> **What you will do**
Reproduce the part of the records that opens with the line containing "In the context" and closes with the line containing "Answer: [328,198], [275,194], [282,296], [549,262]", replacing "nearer" with "closer" and changing nothing else.

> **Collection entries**

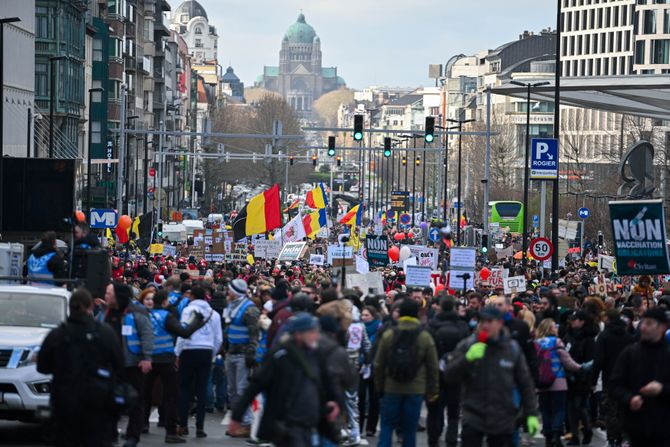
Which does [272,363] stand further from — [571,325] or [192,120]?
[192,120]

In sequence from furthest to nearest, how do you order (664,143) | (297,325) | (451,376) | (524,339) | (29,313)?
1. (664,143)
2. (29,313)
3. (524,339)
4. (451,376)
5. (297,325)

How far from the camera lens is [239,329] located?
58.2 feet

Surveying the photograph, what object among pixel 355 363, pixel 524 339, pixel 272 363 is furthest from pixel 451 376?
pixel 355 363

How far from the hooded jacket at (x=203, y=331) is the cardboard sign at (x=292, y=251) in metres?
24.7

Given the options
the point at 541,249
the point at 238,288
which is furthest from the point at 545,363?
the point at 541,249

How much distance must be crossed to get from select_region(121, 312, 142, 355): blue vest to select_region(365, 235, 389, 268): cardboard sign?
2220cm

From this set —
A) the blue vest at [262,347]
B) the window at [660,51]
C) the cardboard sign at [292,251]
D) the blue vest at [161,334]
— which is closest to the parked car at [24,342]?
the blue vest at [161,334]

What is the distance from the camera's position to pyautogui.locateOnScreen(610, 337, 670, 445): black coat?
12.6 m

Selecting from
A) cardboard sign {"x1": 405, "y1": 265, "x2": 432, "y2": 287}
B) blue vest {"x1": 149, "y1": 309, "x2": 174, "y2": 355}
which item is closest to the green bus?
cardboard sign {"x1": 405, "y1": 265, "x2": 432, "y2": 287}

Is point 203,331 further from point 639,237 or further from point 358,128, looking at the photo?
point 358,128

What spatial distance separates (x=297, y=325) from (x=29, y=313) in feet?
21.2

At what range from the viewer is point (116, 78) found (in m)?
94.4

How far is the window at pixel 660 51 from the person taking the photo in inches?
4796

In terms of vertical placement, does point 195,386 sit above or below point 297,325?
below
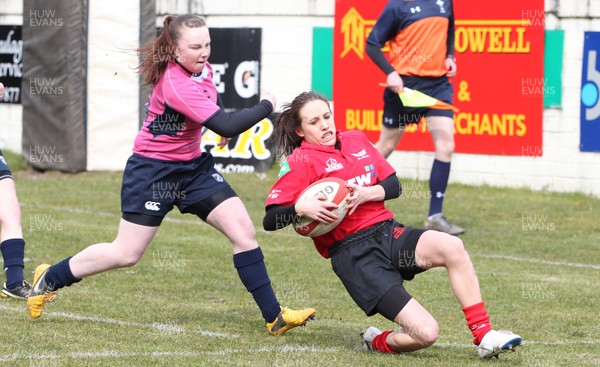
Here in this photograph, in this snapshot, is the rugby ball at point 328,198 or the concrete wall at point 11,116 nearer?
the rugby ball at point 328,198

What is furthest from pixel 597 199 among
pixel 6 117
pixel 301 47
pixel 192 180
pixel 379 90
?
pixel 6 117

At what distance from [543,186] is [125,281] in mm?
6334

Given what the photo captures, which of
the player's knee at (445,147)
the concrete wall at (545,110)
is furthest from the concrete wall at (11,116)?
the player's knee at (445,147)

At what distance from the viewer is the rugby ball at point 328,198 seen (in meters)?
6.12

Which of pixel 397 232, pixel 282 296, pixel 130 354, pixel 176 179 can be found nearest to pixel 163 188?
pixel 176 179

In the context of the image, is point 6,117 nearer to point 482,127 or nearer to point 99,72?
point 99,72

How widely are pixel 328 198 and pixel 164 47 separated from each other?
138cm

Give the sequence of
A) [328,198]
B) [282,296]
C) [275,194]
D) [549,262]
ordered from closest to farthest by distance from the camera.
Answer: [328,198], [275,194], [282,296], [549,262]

* * *

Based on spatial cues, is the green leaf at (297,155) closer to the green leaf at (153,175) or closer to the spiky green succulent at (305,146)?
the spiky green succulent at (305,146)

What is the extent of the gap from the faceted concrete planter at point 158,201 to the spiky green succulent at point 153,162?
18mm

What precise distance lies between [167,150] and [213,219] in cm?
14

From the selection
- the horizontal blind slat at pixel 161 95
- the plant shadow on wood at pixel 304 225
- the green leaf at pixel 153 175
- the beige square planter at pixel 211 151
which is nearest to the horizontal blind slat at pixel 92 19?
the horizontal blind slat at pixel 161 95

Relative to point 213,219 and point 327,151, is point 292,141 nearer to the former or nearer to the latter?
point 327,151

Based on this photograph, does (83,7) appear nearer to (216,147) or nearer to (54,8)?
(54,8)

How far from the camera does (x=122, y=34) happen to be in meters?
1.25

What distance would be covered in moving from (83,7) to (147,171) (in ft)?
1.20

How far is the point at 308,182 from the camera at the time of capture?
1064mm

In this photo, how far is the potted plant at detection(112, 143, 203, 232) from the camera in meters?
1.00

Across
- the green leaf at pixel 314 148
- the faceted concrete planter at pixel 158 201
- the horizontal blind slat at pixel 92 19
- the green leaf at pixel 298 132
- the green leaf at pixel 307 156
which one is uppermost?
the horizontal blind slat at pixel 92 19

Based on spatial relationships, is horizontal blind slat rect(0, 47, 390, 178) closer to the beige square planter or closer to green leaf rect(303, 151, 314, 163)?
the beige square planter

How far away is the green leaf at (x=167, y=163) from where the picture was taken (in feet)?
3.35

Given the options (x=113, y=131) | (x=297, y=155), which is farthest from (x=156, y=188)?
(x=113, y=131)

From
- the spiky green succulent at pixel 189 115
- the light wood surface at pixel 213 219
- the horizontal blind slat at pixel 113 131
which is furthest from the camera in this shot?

> **Output below**
In the context of the image, is point 6,117 closer to point 482,127 or closer to point 99,72?
point 99,72

How widely are pixel 328 198 and pixel 164 47 separated from each other?
138cm

Give the sequence of
A) [328,198]
B) [282,296]
C) [275,194]
D) [549,262]
ordered from closest to farthest by distance from the camera.
Answer: [328,198], [275,194], [282,296], [549,262]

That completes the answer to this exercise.